Author: ICAEW Insights

Published: 27 May 2024

The dangers of too much tech are not a new concern – Konrad Bukowski-Kruszyna explains why accountants can take a sceptical cue from the ancient Greeks when it comes to AI.

In the realm of accountancy and auditing, blindly trusting technology without exercising due diligence and professional scepticism can have severe consequences. It brings to mind Plato’s oft-quoted yet frequently misunderstood passage from the Phaedrus:

“For this invention will produce forgetfulness in the minds of those who learn to use it, because they will not practise their memory. Their trust in writing, produced by external characters which are no part of themselves, will discourage the use of their own memory within them. You have invented an elixir not of memory, but of reminding; and you offer your pupils the appearance of wisdom, not true wisdom, for they will read many things without instruction and will therefore seem to know many things, when they are for the most part ignorant and hard to get along with, since they are not wise, but only appear wise.”
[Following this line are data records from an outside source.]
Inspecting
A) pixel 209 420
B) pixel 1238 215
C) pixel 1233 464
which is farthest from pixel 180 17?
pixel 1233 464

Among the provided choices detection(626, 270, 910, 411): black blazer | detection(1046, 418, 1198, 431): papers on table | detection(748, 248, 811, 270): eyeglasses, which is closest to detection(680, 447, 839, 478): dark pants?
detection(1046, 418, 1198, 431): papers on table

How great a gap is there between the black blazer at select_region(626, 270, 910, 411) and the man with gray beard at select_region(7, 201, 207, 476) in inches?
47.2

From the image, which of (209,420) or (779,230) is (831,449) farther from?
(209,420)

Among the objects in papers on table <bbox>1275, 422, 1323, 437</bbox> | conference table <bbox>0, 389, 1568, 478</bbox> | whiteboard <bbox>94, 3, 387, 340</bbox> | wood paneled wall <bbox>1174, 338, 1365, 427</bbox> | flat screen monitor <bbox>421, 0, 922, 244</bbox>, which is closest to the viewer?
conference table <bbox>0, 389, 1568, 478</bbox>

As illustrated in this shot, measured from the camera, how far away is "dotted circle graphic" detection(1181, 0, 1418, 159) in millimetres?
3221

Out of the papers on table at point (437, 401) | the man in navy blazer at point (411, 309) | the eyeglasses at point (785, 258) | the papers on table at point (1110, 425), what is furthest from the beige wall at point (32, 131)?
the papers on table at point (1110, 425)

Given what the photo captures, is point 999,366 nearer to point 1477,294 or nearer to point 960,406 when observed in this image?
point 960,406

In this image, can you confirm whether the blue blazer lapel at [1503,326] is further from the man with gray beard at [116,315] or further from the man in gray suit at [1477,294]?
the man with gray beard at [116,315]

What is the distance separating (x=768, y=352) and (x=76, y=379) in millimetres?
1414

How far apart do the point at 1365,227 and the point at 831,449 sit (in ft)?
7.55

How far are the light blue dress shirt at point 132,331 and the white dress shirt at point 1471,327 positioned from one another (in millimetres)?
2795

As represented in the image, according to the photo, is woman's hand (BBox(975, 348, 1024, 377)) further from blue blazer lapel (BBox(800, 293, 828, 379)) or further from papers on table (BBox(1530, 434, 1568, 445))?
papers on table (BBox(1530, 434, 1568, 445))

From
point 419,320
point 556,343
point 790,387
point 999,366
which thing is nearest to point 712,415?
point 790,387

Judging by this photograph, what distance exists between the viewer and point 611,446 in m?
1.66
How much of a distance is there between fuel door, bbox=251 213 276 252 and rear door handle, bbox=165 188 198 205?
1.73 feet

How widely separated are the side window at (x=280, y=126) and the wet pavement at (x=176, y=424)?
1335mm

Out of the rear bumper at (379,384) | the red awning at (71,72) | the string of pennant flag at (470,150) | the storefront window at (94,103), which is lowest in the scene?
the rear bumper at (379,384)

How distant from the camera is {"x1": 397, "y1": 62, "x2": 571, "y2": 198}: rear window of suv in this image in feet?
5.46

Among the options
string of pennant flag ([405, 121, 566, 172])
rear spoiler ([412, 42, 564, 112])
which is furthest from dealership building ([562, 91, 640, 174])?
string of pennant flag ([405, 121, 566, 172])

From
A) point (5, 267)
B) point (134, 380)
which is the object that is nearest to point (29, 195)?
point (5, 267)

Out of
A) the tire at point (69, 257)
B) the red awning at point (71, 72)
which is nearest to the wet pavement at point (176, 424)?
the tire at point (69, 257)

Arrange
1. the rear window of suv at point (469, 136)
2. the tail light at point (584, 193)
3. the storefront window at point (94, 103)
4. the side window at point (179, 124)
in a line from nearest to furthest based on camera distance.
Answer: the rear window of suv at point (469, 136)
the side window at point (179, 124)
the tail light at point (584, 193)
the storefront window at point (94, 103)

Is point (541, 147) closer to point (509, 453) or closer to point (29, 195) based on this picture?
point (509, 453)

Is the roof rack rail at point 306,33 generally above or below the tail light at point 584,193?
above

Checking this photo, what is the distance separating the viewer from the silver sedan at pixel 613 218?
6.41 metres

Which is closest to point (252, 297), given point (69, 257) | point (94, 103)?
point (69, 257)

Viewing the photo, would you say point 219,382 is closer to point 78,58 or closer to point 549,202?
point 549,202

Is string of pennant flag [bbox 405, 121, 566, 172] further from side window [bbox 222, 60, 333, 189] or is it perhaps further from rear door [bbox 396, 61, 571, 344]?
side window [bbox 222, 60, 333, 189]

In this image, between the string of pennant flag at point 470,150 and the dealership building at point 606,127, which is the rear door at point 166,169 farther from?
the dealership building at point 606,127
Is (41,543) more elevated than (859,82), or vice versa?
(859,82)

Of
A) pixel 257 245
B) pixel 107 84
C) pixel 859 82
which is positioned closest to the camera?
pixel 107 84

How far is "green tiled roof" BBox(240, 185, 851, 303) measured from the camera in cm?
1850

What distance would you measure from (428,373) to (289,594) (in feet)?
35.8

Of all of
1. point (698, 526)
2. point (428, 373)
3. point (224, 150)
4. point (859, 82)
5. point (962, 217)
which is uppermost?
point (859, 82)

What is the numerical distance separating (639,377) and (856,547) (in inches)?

This quote is often used by technologists to mock those who express caution about new technologies. They suggest that Socrates (the speaker in this passage) is raging against the idea of writing and books – and look how ubiquitous those became! 

But it is actually a profound warning that resonates strongly in the modern age of automation and artificial intelligence (AI).

The allure of automation

The accounting and auditing professions have embraced technological tools and techniques ranging from automated analytical procedures to data analytics and AI-powered assistants. These advancements promise increased efficiency, accuracy and insight. However, as the International Auditing and Assurance Standards Board (IAASB) cautioned in 2021, the use of those technologies can also give rise to unintended consequences, such as automation bias and the risk of overreliance.

The rise of generative AI and large language models (LLMs) such as ChatGPT has amplified these concerns. Auditors may shift from actively analysing data to passively evaluating AI-generated analyses. This could reduce their situational awareness and understanding of the full context. 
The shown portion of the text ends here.